Wednesday, August 30, 2006

Their Talents Did Not Die

We live in an enormously complex society full of moving, often wasteful parts, even the poor amongst us shielded from nature outside and within. One person may take offense over thong underwear, another might draw a gun over a sloppily enunciated diphthong, each while missing the import of a Kevlar windmill about to hit them on the head. Whereas I can find all three things quite charming, in a synthetic environment it's good to back up for some perspective, and even TV commercial breaks are still long enough to allow for some level of communion with our better selves.

So here's perspective, 30,000 years of it. Someone in a cave up in the Swabian Alps (the Black Forest) carved the loon above out of ivory, back when language was still emerging. Someone with excellent vision, patience, and uncommon aptitude; it's only about as big as the tip of your pinky, and you can see where, once, wings were attached. Perhaps mobile wings. It pre-dates the paintings in the Lascaux caves by at least 5,000 years.

Whether religious talisman or child's plaything, whether carved by human or Neanderthal, no one knows. There are scholarly arguments over whether it represents a loon, a duck, or a cormorant. But Albrecht Duerer never painted more beautifully and faithfully than this was riven by forgotten means, and the artist perfectly captured the essence of a water fowl triumphantly straining and levering forward, rising up above the water. I fancy it was a man, a hunter and admirer of birds, who froze its flight in time. Or it might've been a grandmother who painstakingly crafted her own version of virtual reality for a favored child. In making it, he or she must have pondered the nature of wings and flying, with the wonder and longing such consideration implies. If there is one object on all the earth I covet, you're looking at it.

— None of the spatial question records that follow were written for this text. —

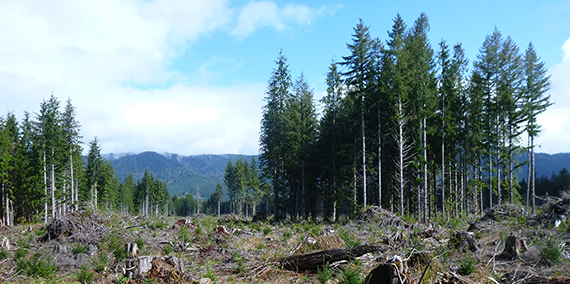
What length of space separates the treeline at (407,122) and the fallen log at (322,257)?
41.6 feet

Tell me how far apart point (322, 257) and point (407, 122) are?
17.0 metres

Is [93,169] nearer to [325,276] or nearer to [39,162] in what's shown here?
[39,162]

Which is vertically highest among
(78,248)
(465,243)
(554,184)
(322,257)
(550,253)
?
(550,253)

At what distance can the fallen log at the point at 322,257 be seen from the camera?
809cm

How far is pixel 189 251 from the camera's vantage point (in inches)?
438

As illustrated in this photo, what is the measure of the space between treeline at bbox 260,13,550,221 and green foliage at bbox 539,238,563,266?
12.1 metres

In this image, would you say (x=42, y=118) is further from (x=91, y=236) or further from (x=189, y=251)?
(x=189, y=251)

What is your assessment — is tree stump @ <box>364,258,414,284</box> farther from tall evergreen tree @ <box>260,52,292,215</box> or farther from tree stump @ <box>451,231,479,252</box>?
tall evergreen tree @ <box>260,52,292,215</box>

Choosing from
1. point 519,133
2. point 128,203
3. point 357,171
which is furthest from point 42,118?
point 128,203

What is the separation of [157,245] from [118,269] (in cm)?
259

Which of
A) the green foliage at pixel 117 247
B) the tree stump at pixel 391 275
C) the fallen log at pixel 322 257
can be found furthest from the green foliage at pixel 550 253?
the green foliage at pixel 117 247

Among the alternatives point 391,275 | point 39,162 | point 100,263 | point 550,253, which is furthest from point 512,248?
point 39,162

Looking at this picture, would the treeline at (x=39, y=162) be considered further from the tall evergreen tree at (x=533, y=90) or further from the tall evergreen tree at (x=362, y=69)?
the tall evergreen tree at (x=533, y=90)

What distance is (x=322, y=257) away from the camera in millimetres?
8227
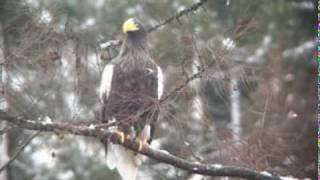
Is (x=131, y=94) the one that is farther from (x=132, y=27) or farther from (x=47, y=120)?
(x=132, y=27)

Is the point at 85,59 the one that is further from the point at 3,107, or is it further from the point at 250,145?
the point at 250,145

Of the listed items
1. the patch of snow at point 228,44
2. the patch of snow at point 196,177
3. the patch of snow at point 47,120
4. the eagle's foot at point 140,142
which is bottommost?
the patch of snow at point 196,177

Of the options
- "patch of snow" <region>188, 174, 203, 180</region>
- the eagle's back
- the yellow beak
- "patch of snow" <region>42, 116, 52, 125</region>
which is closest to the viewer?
"patch of snow" <region>42, 116, 52, 125</region>

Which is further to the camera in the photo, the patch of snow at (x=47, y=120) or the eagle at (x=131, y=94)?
the eagle at (x=131, y=94)

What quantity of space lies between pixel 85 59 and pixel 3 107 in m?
0.71

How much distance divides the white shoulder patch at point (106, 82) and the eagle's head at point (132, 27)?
1.12 feet

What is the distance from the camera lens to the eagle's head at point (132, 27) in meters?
7.50

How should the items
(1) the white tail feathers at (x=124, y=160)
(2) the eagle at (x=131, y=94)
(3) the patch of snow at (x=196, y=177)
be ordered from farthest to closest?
(1) the white tail feathers at (x=124, y=160) → (3) the patch of snow at (x=196, y=177) → (2) the eagle at (x=131, y=94)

Sometimes when I'm down over the tortures, murders, lies, evils and ridiculous follies our race is capable of, I think about this carving. There's not a doubt in my mind that whoever shaped it was a being of love and talent and promise, in such palpable abundance that I feel their presence. Their awesome, all-enduring intelligence. We are from them, proudly, and our human endeavor will have been worth it even should we end, or ultimately fail to find audacious ways back to god our creator. This little chip of horn whispers, "You need not fail."